It is well know that art isn’t produced in a vacuum, that no artist is independent of his predecessors and models, and stemming from a specific tradition. In contemporary art, the paintings of Volkan Diyaroglu have parallels with historical vanguards as well as the legendary painters of the eighties, with references to gesture painting, to the action painters of the fifties such as Jackson Pollock, the art brut of Dubuffet and, closer to home, George Mathie or Jean Michel Basquiat, among others.

Nevertheless, a false sense of deja-vu shouldn’t influence the perception of the artist’s canvases in the least. One can appreciate how he immersed himself in his influences, both formal and those of process, to create experimental and free paintings whose borders continuously move in intuitive fountain of unlimited creativity. The elements are hybrids rather than pure, confused rather than clear, perversely indeterminate, elements that show the artist as a clear and individual personality.

From the purist or formalist point of view, the focus of abstract works such as these should be on the intrinsic values, on what the work of art is in itself, and not on what it represents. An abstract painting does not represent anything nor does it have any representative characteristic. The work is liberated from optical and linguistic suggestions, liberated from the codes of traditional representation, in spite of the fact that in this case we can find certain ironical touches and deceptive displays within the canvas.

_EXERCISE_.
Write out the part of the essay on Volkan Diyaroglu's paintings starting with "It is well know" and going on through "Basquiat, among others.", word for word.

_DATA PROVIDED_.
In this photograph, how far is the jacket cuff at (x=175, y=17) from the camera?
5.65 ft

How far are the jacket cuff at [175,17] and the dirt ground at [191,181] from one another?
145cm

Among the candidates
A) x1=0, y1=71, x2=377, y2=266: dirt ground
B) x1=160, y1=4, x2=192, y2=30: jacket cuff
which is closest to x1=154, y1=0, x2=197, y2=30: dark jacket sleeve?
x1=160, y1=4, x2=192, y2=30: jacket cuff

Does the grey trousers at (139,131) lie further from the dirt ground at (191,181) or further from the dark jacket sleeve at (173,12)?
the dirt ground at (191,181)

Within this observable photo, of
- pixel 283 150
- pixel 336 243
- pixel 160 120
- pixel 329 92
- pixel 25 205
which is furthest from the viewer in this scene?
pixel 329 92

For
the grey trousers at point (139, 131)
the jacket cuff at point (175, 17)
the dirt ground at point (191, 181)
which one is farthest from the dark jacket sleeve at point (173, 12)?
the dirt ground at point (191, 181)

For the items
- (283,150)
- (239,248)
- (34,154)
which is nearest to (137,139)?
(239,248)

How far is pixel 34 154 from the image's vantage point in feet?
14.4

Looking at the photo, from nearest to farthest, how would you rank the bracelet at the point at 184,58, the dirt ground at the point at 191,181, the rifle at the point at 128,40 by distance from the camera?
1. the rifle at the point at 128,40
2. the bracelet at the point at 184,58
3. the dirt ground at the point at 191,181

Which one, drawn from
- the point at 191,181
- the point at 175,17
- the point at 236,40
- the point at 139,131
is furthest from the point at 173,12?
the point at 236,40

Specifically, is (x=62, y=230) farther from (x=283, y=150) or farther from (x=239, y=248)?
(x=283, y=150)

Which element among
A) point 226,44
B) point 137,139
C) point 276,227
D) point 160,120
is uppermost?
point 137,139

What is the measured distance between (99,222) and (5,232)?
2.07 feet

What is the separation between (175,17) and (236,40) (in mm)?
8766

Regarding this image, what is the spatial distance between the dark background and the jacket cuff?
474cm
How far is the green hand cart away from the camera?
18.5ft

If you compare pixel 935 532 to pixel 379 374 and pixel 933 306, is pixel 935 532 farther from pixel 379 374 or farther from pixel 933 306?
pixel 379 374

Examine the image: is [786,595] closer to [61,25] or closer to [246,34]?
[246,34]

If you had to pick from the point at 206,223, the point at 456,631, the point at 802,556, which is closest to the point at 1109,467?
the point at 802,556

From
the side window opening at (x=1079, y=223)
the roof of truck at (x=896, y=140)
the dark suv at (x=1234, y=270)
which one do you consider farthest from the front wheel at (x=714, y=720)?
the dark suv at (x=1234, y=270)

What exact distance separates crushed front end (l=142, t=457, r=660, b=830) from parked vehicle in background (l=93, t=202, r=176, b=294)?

_RESULT OF THIS TASK_.
It is well know that art isn’t produced in a vacuum, that no artist is independent of his predecessors and models, and stemming from a specific tradition. In contemporary art, the paintings of Volkan Diyaroglu have parallels with historical vanguards as well as the legendary painters of the eighties, with references to gesture painting, to the action painters of the fifties such as Jackson Pollock, the art brut of Dubuffet and, closer to home, George Mathie or Jean Michel Basquiat, among others.